Open sd65 opened 3 years ago
Wrote a working around for this limitation - https://toris.io/2021/06/using-ecs-exec-with-readonlyrootfilesystem-enabled-containers/
If you use ec2 backed ecs agent version 1.57.0, you should not specify the bind mount /var/log/amazon/ssm
as it will overlap with the mount set by the agent and prevent the container from starting.
Is it the same on EKS?
Write a small article for working around this limitation - https://toris.io/2021/06/using-ecs-exec-with-readonlyrootfilesystem-enabled-containers/
Was unable to replicate this workarounds. Both by declaring the volumes in Dockerfile or in the Task Definition. Maybe something changed in the SSM Agent that now prevents this workaround.
Hi @bmfs - I just wanted to note that the workaround works for me in ECS Fargate 1.4.0, using the Task Definition approach.
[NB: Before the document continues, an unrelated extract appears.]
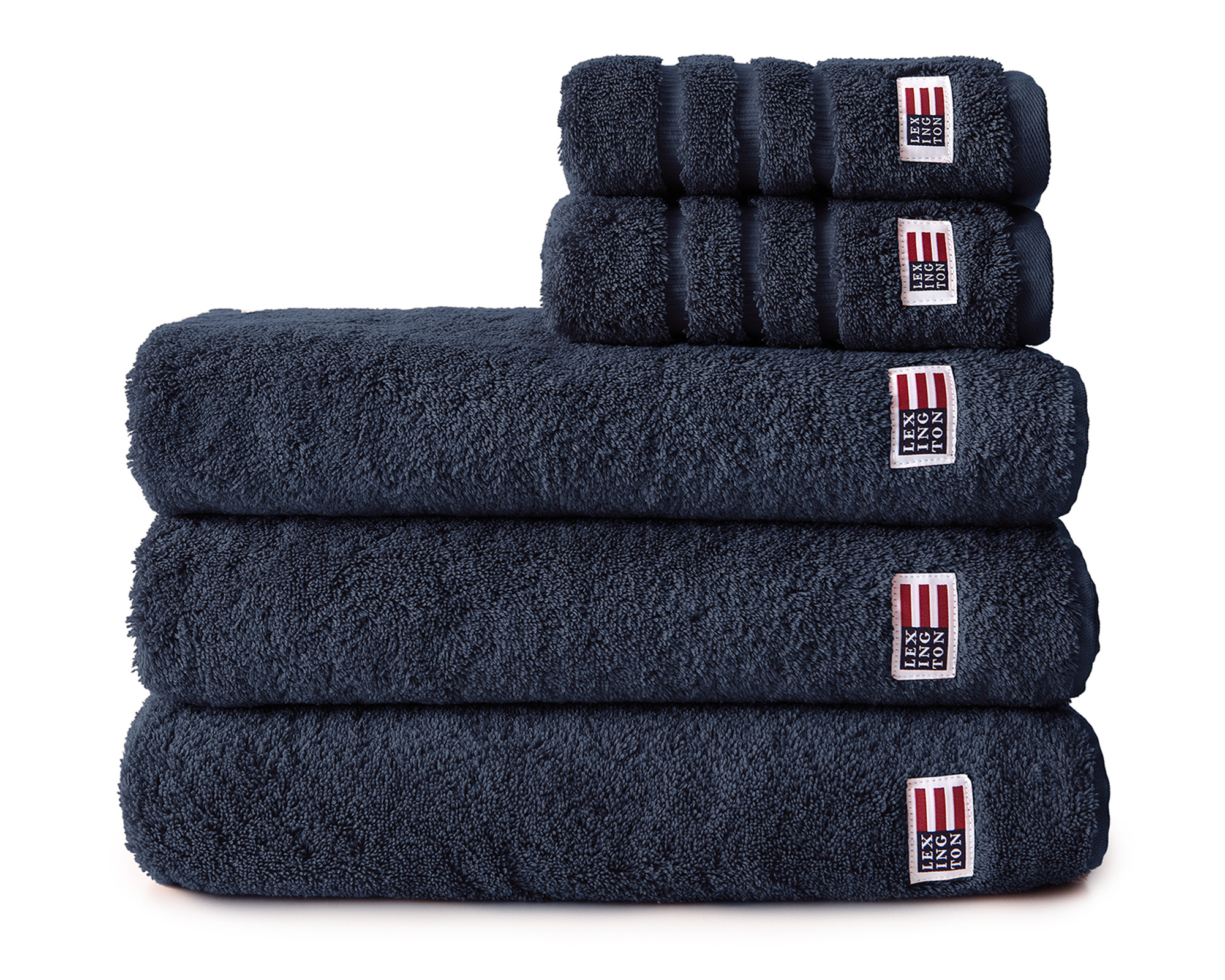 Original Bath Towel Midnight Blue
So it might be due to an environment difference rather than changes in SSM Agent.
Our task-definition has the 3 volumes:
"volumes": [
{
"name": "managed-agents",
"host": {}
},
{
"name": "var-lib-amazon-ssm",
"host": {}
},
{
"name": "var-log-amazon-ssm",
"host": {}
},
And the 3 mount points in one of the containers:
"mountPoints": [
{
"sourceVolume": "managed-agents",
"containerPath": "/managed-agents",
"readOnly": false
},
{
"sourceVolume": "var-lib-amazon-ssm",
"containerPath": "/var/lib/amazon/ssm",
"readOnly": false
},
{
"sourceVolume": "var-log-amazon-ssm",
"containerPath": "/var/log/amazon/ssm",
"readOnly": false
},
This container has the agent running:
"managedAgents": [
{
"lastStartedAt": "2024-03-25T12:22:04.019000-04:00",
"name": "ExecuteCommandAgent",
"lastStatus": "RUNNING"
}
],
(Other containers in the same task-definition without the mount points have the agent stopped:)
"managedAgents": [
{
"name": "ExecuteCommandAgent",
"lastStatus": "STOPPED"
}
],
With this configuration, we're able to use "aws ecs execute-command" on the container with the agent running:
PS C:\Users\u123> aws ecs execute-command --profile xyz --cluster xyz --container xyz --interactive --command "/bin/sh" --task arnxyz
sh-4.4# df -a | grep agents\\\|ssm
/dev/nvme1n1 30787492 13423340 15774904 46% /managed-agents
/dev/nvme1n1 30787492 13423340 15774904 46% /var/lib/amazon/ssm
/dev/nvme1n1 30787492 13423340 15774904 46% /var/log/amazon/ssm
/dev/nvme0n1p1 5082764 2126208 2887764 43% /managed-agents/execute-command
sh-4.4# ps wwax --forest
PID TTY STAT TIME COMMAND
101 ? Ssl 0:00 /managed-agents/execute-command/amazon-ssm-agent
157 ? Sl 0:00 \_ /managed-agents/execute-command/ssm-agent-worker
25146 ? Sl 0:00 \_ /managed-agents/execute-command/ssm-session-worker ecs-execute-command-c9d0acd90ca90
25165 pts/0 Ss 0:00 \_ /bin/sh
25942 pts/0 R+ 0:00 \_ ps wwax --forest
@sd65 and @toricls - thanks so much for documenting this workaround for other ECS users. AWS ought to at least note this workaround in its documentation, if only with the caveat that the user is taking responsibility for it continuing to work.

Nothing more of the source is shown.